Se o leitor atento pegar uma calculadora, fizer uma busca no google e somar todos os milhões anunciados recentemente pelo governo do Tocantins como recursos garantidos para investimentos em obras; mais o que os parlamentares anunciam como conquista sua também para programas e obras; mais o que o governo federal anuncia para os seus programas, chegaremos a uma cifra impronunciável.

 

A vontade de mostrar que está fazendo vai levando cada protagonista da  cena política e administrativa do Estado a buscar a imprensa e divulgar, anunciar, alardear o que está conquistando na sua atuação diária, em benefício dos que representa.

 

É a roda viva que sustenta a política: campanha, busca do voto, eleição, mandato e o retorno em obras, que gerem empregos ou programas que gerem melhoria de vida, etc e tal.

 

O problema é que os anúncios são em grande número e a mudança na vida diária acontece bem mais lentamente. E atrás das grandes cifras, normalmente tem grandes negócios, gente ganhando muito dinheiro, seja intermediando, seja liberando pagamentos.

• [Informações extraídas]

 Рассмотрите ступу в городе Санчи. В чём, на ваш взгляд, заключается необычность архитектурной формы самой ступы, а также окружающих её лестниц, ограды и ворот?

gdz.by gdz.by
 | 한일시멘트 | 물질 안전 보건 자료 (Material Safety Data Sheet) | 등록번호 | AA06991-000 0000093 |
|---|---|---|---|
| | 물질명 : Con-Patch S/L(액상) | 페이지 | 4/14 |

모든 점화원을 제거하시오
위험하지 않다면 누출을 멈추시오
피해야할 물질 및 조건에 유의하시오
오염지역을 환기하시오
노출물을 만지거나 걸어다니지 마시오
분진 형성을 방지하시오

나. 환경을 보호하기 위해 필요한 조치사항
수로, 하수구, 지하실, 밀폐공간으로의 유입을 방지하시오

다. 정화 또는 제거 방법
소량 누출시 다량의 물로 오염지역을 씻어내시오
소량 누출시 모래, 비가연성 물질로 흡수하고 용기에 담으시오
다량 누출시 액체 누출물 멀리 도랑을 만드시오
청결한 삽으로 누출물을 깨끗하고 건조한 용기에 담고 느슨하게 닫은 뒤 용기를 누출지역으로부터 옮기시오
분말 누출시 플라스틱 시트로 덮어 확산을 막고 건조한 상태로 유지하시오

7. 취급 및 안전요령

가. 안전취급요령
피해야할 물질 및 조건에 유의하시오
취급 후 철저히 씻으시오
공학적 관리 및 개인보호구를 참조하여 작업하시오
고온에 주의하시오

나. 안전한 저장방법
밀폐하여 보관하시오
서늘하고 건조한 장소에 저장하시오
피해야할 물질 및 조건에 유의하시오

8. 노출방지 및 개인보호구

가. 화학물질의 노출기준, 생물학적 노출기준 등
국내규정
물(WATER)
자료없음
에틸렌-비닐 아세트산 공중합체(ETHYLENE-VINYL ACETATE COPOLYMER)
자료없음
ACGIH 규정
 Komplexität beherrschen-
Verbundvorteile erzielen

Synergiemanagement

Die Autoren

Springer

• [Instruções]
- a) Responda às perguntas abaixo com base no trecho do texto.
(i) Quais são as três fontes de anúncios cujos valores o leitor somaria?
(ii) Que etapas formam a "roda viva que sustenta a política"?
(iii) O que normalmente existe atrás das grandes cifras?
- b) Segundo o trecho do texto, por que cada protagonista da cena política e administrativa do Estado procura a imprensa? Responda em uma a três frases.

• [Respostas por tarefa]
- a)
(i) O governo do Tocantins, os parlamentares e o governo federal.
(ii) Campanha, busca do voto, eleição, mandato e o retorno em obras que gerem empregos ou em programas que gerem melhoria de vida.
(iii) Grandes negócios, com gente ganhando muito dinheiro, seja intermediando, seja liberando pagamentos.

- b) Cada protagonista procura a imprensa movido pela vontade de mostrar que está fazendo algo. Por isso divulga, anuncia e alardeia o que conquista na sua atuação diária em benefício dos que representa.